• Problem description: All of the data that follows should be retyped exactly, please, except the pictures.

• Source material:
────────────────

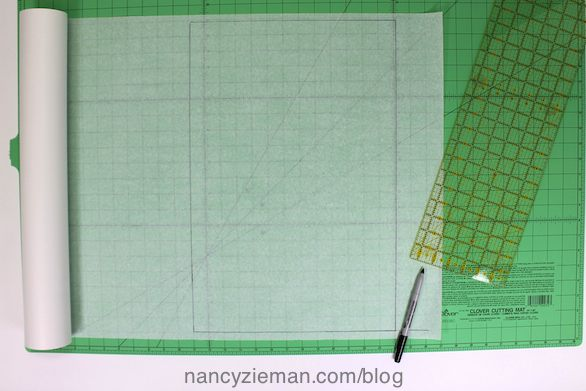 How to Make a Mermaid Tail Pattern by Nancy Zieman of TV's Sewing With Nancy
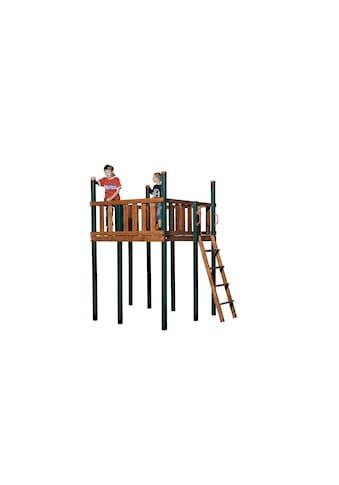 WEKA Aussichtsplattform , für Spielturm »Tarpan« LxBxH: 160x167x250 cm kaufen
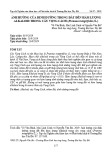 Ảnh hưởng của dinh dưỡng trong đất đến hàm lượng alkaloid trong cây vọng cách (Premma integrifolia (L.)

────────────────

• Response for this exercise:
 How to Make a Mermaid Tail Pattern by Nancy Zieman of TV's Sewing With Nancy
 WEKA Aussichtsplattform , für Spielturm »Tarpan« LxBxH: 160x167x250 cm kaufen
 Ảnh hưởng của dinh dưỡng trong đất đến hàm lượng alkaloid trong cây vọng cách (Premma integrifolia (L.)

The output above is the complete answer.